▸ WHAT THE TASK REQUIRES: Rewrite the entries below, changing each occurrence of "scale base" to "scale platform" and keeping everything else as it is.

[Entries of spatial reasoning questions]
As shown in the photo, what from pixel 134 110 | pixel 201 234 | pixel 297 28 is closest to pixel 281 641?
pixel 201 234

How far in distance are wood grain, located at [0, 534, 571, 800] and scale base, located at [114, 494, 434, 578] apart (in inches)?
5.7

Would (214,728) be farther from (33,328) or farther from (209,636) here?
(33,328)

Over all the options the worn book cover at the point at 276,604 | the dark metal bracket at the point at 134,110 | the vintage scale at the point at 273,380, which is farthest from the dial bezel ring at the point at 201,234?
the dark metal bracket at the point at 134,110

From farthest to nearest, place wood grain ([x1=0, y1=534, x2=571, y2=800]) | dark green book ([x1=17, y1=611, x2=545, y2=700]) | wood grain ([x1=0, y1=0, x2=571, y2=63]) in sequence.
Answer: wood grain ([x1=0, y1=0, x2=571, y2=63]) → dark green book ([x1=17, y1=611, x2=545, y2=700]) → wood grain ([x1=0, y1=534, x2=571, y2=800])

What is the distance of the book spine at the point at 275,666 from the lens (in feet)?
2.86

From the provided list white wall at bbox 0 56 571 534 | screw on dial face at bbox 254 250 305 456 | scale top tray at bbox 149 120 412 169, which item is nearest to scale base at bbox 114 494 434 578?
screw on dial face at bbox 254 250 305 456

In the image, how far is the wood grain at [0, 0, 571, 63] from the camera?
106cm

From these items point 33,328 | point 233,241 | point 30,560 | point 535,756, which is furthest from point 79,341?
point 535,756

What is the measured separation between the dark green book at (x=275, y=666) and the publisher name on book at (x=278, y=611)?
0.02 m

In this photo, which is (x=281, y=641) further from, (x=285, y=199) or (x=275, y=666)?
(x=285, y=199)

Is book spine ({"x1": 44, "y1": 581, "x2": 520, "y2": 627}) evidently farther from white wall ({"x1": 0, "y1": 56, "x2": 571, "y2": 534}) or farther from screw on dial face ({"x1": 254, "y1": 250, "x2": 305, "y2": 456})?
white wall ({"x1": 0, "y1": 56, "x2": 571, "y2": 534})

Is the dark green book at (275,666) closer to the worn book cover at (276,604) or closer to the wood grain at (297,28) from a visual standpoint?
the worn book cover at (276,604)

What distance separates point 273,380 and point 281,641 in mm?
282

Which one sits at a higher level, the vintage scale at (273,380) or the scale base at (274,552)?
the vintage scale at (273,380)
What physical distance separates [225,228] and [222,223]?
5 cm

▸ THE COMPLETED TASK:
As shown in the photo, what from pixel 134 110 | pixel 201 234 | pixel 297 28 is closest to pixel 281 641?
pixel 201 234

How far in distance are wood grain, located at [0, 534, 571, 800] and scale platform, located at [114, 494, 434, 578] apart (in inches)?
5.7

Would (214,728) be farther from (33,328) or farther from (209,636) here?
(33,328)

Over all the options the worn book cover at the point at 276,604 | the dark metal bracket at the point at 134,110 | the vintage scale at the point at 273,380, which is farthest from the dial bezel ring at the point at 201,234?
the dark metal bracket at the point at 134,110

From farthest to nearest, place wood grain ([x1=0, y1=534, x2=571, y2=800]) | dark green book ([x1=17, y1=611, x2=545, y2=700]) | wood grain ([x1=0, y1=0, x2=571, y2=63]) in sequence.
Answer: wood grain ([x1=0, y1=0, x2=571, y2=63]) → dark green book ([x1=17, y1=611, x2=545, y2=700]) → wood grain ([x1=0, y1=534, x2=571, y2=800])

What is the distance of the book spine at the point at 275,666 from the lens (in feet)?
2.86

From the provided list white wall at bbox 0 56 571 534 | screw on dial face at bbox 254 250 305 456 | scale top tray at bbox 149 120 412 169, which item is nearest to scale platform at bbox 114 494 434 578?
screw on dial face at bbox 254 250 305 456

In the image, how far is the wood grain at [0, 0, 571, 63] from the camera?
106cm

From these items point 33,328 | point 233,241 | point 30,560 | point 535,756, which is furthest from point 79,341?
point 535,756

What is the measured separation between the dark green book at (x=275, y=666) and the publisher name on book at (x=278, y=611)?
0.02 m

In this photo, which is (x=281, y=641) further from, (x=285, y=199) or (x=275, y=666)?
(x=285, y=199)

Is book spine ({"x1": 44, "y1": 581, "x2": 520, "y2": 627}) evidently farther from white wall ({"x1": 0, "y1": 56, "x2": 571, "y2": 534}) or farther from screw on dial face ({"x1": 254, "y1": 250, "x2": 305, "y2": 456})?
white wall ({"x1": 0, "y1": 56, "x2": 571, "y2": 534})

Is the dark green book at (275,666) closer to the worn book cover at (276,604) or closer to the wood grain at (297,28) from a visual standpoint?
the worn book cover at (276,604)

What distance separates point 273,380 and point 281,641 in mm?
282

Which one sits at a higher level, the vintage scale at (273,380) or the scale platform at (274,552)?
the vintage scale at (273,380)
What physical distance separates [225,228] and [222,223]?
5 cm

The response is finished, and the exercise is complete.